Così, per il De Tolnay, «nella Gioconda, l'individuo - una sorta di miracolosa creazione della natura - rappresenta al tempo stesso la specie: il ritratto, superati i limiti sociali, acquisisce un valore universale. Leonardo ha lavorato a quest'opera sia come ricercatore e pensatore sia come pittore e poeta; e tuttavia il lato filosofico-scientifico restò senza seguito. Ma l'aspetto formale - l'impaginazione nuova, la nobiltà dell'atteggiamento e la dignità del modello che ne deriva - ebbe un'azione risolutiva sul ritratto fiorentino delle due decadi successive [...] Leonardo ha creato con la Gioconda una formula nuova, più monumentale e al tempo stesso più animata, più concreta, e tuttavia più poetica di quella dei suoi predecessori. Prima di lui, nei ritratti manca il mistero; gli artisti non hanno raffigurato che forme esteriori senza l'anima o, quando hanno caratterizzato l'anima stessa, essa cercava di giungere allo spettatore mediante gesti, oggetti simbolici, scritte. Solo nella Gioconda emana un enigma: l'anima è presente ma inaccessibile».

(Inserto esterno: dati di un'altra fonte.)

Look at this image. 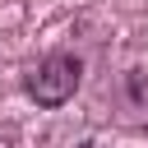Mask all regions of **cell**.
I'll return each instance as SVG.
<instances>
[{
    "instance_id": "cell-1",
    "label": "cell",
    "mask_w": 148,
    "mask_h": 148,
    "mask_svg": "<svg viewBox=\"0 0 148 148\" xmlns=\"http://www.w3.org/2000/svg\"><path fill=\"white\" fill-rule=\"evenodd\" d=\"M79 79H83V65H79V56L74 51H51L46 60H37V69L28 74V97L37 102V106H46V111H56V106H65L74 92H79Z\"/></svg>"
}]
</instances>
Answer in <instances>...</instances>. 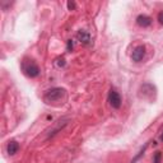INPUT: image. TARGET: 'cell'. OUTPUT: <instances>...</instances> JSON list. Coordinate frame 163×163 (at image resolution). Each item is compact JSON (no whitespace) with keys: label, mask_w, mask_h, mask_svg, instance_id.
Listing matches in <instances>:
<instances>
[{"label":"cell","mask_w":163,"mask_h":163,"mask_svg":"<svg viewBox=\"0 0 163 163\" xmlns=\"http://www.w3.org/2000/svg\"><path fill=\"white\" fill-rule=\"evenodd\" d=\"M65 89L64 88H52L49 89L44 94V101L46 103H55V102H61V99L65 97Z\"/></svg>","instance_id":"6da1fadb"},{"label":"cell","mask_w":163,"mask_h":163,"mask_svg":"<svg viewBox=\"0 0 163 163\" xmlns=\"http://www.w3.org/2000/svg\"><path fill=\"white\" fill-rule=\"evenodd\" d=\"M22 70L27 77L29 78H34L40 74V69L38 65L34 63V60L32 59H24L22 61Z\"/></svg>","instance_id":"7a4b0ae2"},{"label":"cell","mask_w":163,"mask_h":163,"mask_svg":"<svg viewBox=\"0 0 163 163\" xmlns=\"http://www.w3.org/2000/svg\"><path fill=\"white\" fill-rule=\"evenodd\" d=\"M108 102H110V105L113 108H120L121 107V97H120V94L115 89L110 90V94H108Z\"/></svg>","instance_id":"3957f363"},{"label":"cell","mask_w":163,"mask_h":163,"mask_svg":"<svg viewBox=\"0 0 163 163\" xmlns=\"http://www.w3.org/2000/svg\"><path fill=\"white\" fill-rule=\"evenodd\" d=\"M144 55H145V49H144V46H138L136 49L132 51V55H131V59L134 60L135 63H139L142 61Z\"/></svg>","instance_id":"277c9868"},{"label":"cell","mask_w":163,"mask_h":163,"mask_svg":"<svg viewBox=\"0 0 163 163\" xmlns=\"http://www.w3.org/2000/svg\"><path fill=\"white\" fill-rule=\"evenodd\" d=\"M136 23H138V26H140V27H148V26H150V23H152V18L145 15V14H142L136 18Z\"/></svg>","instance_id":"5b68a950"},{"label":"cell","mask_w":163,"mask_h":163,"mask_svg":"<svg viewBox=\"0 0 163 163\" xmlns=\"http://www.w3.org/2000/svg\"><path fill=\"white\" fill-rule=\"evenodd\" d=\"M18 150H19V144H18L15 140H11L8 143V147H7V152L9 155H14L18 153Z\"/></svg>","instance_id":"8992f818"},{"label":"cell","mask_w":163,"mask_h":163,"mask_svg":"<svg viewBox=\"0 0 163 163\" xmlns=\"http://www.w3.org/2000/svg\"><path fill=\"white\" fill-rule=\"evenodd\" d=\"M77 38L79 40L82 44H84V45H88L89 41H90L89 34H88L87 32H84V31H79V32H78V33H77Z\"/></svg>","instance_id":"52a82bcc"},{"label":"cell","mask_w":163,"mask_h":163,"mask_svg":"<svg viewBox=\"0 0 163 163\" xmlns=\"http://www.w3.org/2000/svg\"><path fill=\"white\" fill-rule=\"evenodd\" d=\"M161 159H162V154H161V152H157L155 155H154V163H161Z\"/></svg>","instance_id":"ba28073f"},{"label":"cell","mask_w":163,"mask_h":163,"mask_svg":"<svg viewBox=\"0 0 163 163\" xmlns=\"http://www.w3.org/2000/svg\"><path fill=\"white\" fill-rule=\"evenodd\" d=\"M68 8H69V10H74L75 9V3L74 2H68Z\"/></svg>","instance_id":"9c48e42d"},{"label":"cell","mask_w":163,"mask_h":163,"mask_svg":"<svg viewBox=\"0 0 163 163\" xmlns=\"http://www.w3.org/2000/svg\"><path fill=\"white\" fill-rule=\"evenodd\" d=\"M158 21H159L161 24H163V11H161V13L158 14Z\"/></svg>","instance_id":"30bf717a"},{"label":"cell","mask_w":163,"mask_h":163,"mask_svg":"<svg viewBox=\"0 0 163 163\" xmlns=\"http://www.w3.org/2000/svg\"><path fill=\"white\" fill-rule=\"evenodd\" d=\"M57 65H59V66H64V65H65V59H61V60L59 59V63H57Z\"/></svg>","instance_id":"8fae6325"},{"label":"cell","mask_w":163,"mask_h":163,"mask_svg":"<svg viewBox=\"0 0 163 163\" xmlns=\"http://www.w3.org/2000/svg\"><path fill=\"white\" fill-rule=\"evenodd\" d=\"M68 47H69V50H70V49H73V45H71V41H69V44H68Z\"/></svg>","instance_id":"7c38bea8"},{"label":"cell","mask_w":163,"mask_h":163,"mask_svg":"<svg viewBox=\"0 0 163 163\" xmlns=\"http://www.w3.org/2000/svg\"><path fill=\"white\" fill-rule=\"evenodd\" d=\"M161 139H162V140H163V134H162V135H161Z\"/></svg>","instance_id":"4fadbf2b"}]
</instances>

Il 9 luglio 1504 morì il padre Piero; Leonardo annotò più volte la circostanza, in apparente agitazione: «Mercoledì a ore 7 morì Ser Piero da Vinci, a dì 9 luglio 1504, mercoledì vicino alle ore 7» e ancora, «Addì 9 di luglio 1504 in mercoledì a ore 7 morì Piero da Vinci notaio al Palagio del Podestà, mio padre, a ore 7. Era d'età d'anni 80. Lasciò 10 figlioli maschi e due femmine». Il padre non lo fece erede e, contro i fratelli che gli opponevano l'illegittimità della sua nascita, Leonardo chiese invano il riconoscimento delle sue ragioni: dopo la causa giudiziale da lui promossa, solo il 30 aprile 1506 avvenne la liquidazione dell'eredità di Piero da Vinci, dalla quale Leonardo fu escluso.

Fece parte della commissione che doveva decidere dove collocare il David di Michelangelo e ricevette pagamenti dalla Repubblica fiorentina per la Battaglia di Anghiari fino al febbraio 1505: preparato il cartone, sulla scorta delle notizie ricavate dalla Historia naturalis di Plinio il Vecchio, e tentò un encausto; preparò il muro a stucco della Sala di Palazzo Vecchio ove riprodurre l'opera, ma il fuoco acceso, che doveva fissare la sua Battaglia, non fu sufficiente e i colori colarono sulla parete. Perduto il cartone, le ultime tracce dell'opera furono probabilmente coperte nel 1557 dagli affreschi del Vasari.